Unlike spinal fusion, VBT allows patients to retain their full flexibility, making it an appealing choice for young athletes, such as those who swim, dance or practice gymnastics.

Dr. Lonner worked with Zimmer Biomet Spine to create The Tether.

“Twenty-five years ago, I was one of the handful of surgeons in the United States performing scoliosis fusion through the side, like we’re doing now for tether,” Dr. Lonner says. “So the approach was very similar, and that provided a lot of insights for me. ... It was less muscle dissection, and there was some benefit to that.”

Drawbacks to VBT

Dr. Lonner is careful to emphasize that his results showing a similar curve correction from VBT compared with spinal fusion are just from his own patients — all carefully selected as candidates — and the results are only two years out.

“We really need five-year, 10-year and 20-year follow-ups and comparisons to fusion to determine the best route,” Dr. Lonner says.

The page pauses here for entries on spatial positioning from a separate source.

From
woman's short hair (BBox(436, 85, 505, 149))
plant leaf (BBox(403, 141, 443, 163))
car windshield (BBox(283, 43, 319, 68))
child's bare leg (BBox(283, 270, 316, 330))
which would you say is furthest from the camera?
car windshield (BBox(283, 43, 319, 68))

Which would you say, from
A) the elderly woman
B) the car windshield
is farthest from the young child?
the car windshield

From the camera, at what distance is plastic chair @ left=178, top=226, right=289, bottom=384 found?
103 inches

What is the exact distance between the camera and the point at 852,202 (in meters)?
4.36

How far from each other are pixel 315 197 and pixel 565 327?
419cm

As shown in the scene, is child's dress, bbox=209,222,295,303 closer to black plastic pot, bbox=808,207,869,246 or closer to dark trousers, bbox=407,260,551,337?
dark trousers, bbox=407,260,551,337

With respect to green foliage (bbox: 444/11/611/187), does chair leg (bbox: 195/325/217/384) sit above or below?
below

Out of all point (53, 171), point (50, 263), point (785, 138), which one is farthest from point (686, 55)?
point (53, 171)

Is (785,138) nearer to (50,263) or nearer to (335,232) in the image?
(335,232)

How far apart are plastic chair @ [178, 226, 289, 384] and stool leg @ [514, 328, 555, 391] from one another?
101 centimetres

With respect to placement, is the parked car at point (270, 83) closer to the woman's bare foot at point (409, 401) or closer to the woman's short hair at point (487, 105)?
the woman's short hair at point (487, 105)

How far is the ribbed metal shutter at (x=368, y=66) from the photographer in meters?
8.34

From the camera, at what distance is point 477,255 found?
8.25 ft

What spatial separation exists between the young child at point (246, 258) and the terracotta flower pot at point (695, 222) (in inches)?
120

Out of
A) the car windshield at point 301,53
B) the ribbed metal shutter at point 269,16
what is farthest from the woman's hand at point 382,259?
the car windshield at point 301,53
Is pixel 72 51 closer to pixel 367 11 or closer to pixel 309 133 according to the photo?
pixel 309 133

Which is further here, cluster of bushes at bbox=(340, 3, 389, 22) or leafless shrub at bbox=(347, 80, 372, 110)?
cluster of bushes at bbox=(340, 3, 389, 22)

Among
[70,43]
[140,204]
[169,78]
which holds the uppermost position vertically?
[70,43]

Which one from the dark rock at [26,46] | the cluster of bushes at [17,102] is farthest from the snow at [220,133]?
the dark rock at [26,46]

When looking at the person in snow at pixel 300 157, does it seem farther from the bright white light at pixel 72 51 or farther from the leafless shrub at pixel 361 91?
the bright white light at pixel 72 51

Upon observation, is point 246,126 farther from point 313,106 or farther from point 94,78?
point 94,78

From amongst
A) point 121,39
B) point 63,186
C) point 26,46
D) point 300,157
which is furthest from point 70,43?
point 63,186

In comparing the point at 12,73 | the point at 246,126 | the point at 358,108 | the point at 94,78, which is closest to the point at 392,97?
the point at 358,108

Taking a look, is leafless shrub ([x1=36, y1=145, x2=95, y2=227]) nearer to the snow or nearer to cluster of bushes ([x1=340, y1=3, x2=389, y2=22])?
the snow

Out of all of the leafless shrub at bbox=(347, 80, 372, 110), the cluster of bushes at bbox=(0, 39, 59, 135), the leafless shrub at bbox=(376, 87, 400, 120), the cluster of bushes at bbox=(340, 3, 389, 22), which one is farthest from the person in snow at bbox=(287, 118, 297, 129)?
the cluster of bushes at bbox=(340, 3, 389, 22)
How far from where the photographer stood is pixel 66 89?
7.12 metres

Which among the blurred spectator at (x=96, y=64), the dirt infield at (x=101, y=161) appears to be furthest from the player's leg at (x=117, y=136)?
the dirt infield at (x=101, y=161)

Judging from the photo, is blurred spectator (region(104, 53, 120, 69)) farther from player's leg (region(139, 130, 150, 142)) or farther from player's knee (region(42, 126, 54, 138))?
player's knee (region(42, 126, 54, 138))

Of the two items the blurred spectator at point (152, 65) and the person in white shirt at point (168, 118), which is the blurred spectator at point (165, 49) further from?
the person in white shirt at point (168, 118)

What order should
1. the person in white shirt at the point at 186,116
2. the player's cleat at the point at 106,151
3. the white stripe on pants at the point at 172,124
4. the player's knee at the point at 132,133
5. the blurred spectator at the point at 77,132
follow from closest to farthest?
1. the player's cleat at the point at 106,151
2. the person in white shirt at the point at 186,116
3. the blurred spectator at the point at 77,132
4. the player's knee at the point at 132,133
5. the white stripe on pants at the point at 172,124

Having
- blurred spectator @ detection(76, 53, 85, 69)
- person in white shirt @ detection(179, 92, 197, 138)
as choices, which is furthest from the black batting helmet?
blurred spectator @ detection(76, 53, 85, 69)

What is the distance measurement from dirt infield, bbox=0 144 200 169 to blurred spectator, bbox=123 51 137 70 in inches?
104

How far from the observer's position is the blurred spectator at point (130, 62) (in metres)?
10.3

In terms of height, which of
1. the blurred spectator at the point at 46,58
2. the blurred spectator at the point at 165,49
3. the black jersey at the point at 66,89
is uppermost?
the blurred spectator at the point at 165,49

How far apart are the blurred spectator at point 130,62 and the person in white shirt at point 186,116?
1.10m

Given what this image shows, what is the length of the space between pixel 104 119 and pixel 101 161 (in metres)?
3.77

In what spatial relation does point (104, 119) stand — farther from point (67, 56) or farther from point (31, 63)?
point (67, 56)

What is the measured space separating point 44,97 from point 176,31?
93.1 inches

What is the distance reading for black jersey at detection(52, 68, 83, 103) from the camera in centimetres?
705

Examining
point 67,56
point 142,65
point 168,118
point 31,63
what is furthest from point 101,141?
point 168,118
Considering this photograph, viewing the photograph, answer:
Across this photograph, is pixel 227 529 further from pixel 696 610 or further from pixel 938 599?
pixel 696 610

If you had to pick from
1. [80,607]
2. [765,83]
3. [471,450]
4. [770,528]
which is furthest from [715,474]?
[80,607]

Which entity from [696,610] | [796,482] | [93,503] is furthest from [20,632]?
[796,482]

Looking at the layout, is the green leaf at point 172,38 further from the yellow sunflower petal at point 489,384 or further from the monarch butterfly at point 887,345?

Research conducted in Canada in the years following surgery (using a different tether than the Zimmer Biomet version) showed a higher than expected rate — 15.8% — of post-surgery complications.

“What we found is that every time point — from the first being in hospital, to 30 days, to one year, to two years — the complication rates and the risk of re-operation increased, at every one of those time points,” says Ron El-Hawary, MD, MSc, FRCS(C), Chief of Orthopaedics at the IWK Health Centre and Professor in the Department of Surgery at Dalhousie University. “That’s pretty common for a lot of surgical procedures, but you hope that things plateau over the long term. That’s why a two-year followup is usually a good benchmark for orthopedic study, because if an implant survives for two years, that’s usually good for the much longer term. What’s different with vertebral body tethering is that as time goes on, we suspect that there might be more complications that arise.”

Dr. El-Hawary also has found, in research to be published in 2022, that a patient’s weight can impact the effectiveness of VBT.

“If patients have a BMI greater than the 85th percentile for their age ... the VBT doesn’t seem to work as well over time,” Dr. El-Hawary says. “You can get a good correction in the OR, but that growth modulation where you hope the scoliosis continues to get better over time — it doesn’t seem to work as well if you’re overweight.”

Between 2% and 3% of the U.S. population — 6 to 9 million people — have scoliosis. Most children affected experience the onset of the condition between ages 10 and 15. Although both males and females are equally affected, females are eight times more likely to progress to a severe curvature that requires bracing or surgery.

Can VBT Use Become Widespread?

The more familiar risks of spinal fusion, combined with its wide availability, are likely to ensure it remains the most common surgical treatment for scoliosis in the near future.

“It’s very predictable in terms of what happens over the short term, you get a great correction of the scoliosis, and it’s a pretty safe operation,” Dr. El-Hawary says. “But the downside is that you lose some mobility of the spine and can end up with vertebral degeneration 20, 30, 40 years later. So that’s why we are thinking about fusion type surgery, as it might decrease those longer term issues.”

Ongoing research to track patients five and 10 years out from VBT may provide more answers to questions including how many patients are breaking the cord, how many patients are experiencing overcorrection in their curvature and how many patients ultimately need spinal fusion.

“We’re following our patients and seeing where the sweet spot is for the proper indications and the proper technique for applying the tether,” Dr. Lonner says. “So getting more data is going to be important for the next generation of surgeons. And training more surgeons is part of the process of increasing availability for patients and their families.”

Advanced robotics may also be able to improve accuracy and efficiency of placement of the screws, lowering complications. However, finding the correct window of growth for VBT surgery may be the most important path forward.

“I do think this will become more widely utilized and available for patients,” Dr. Lonner says.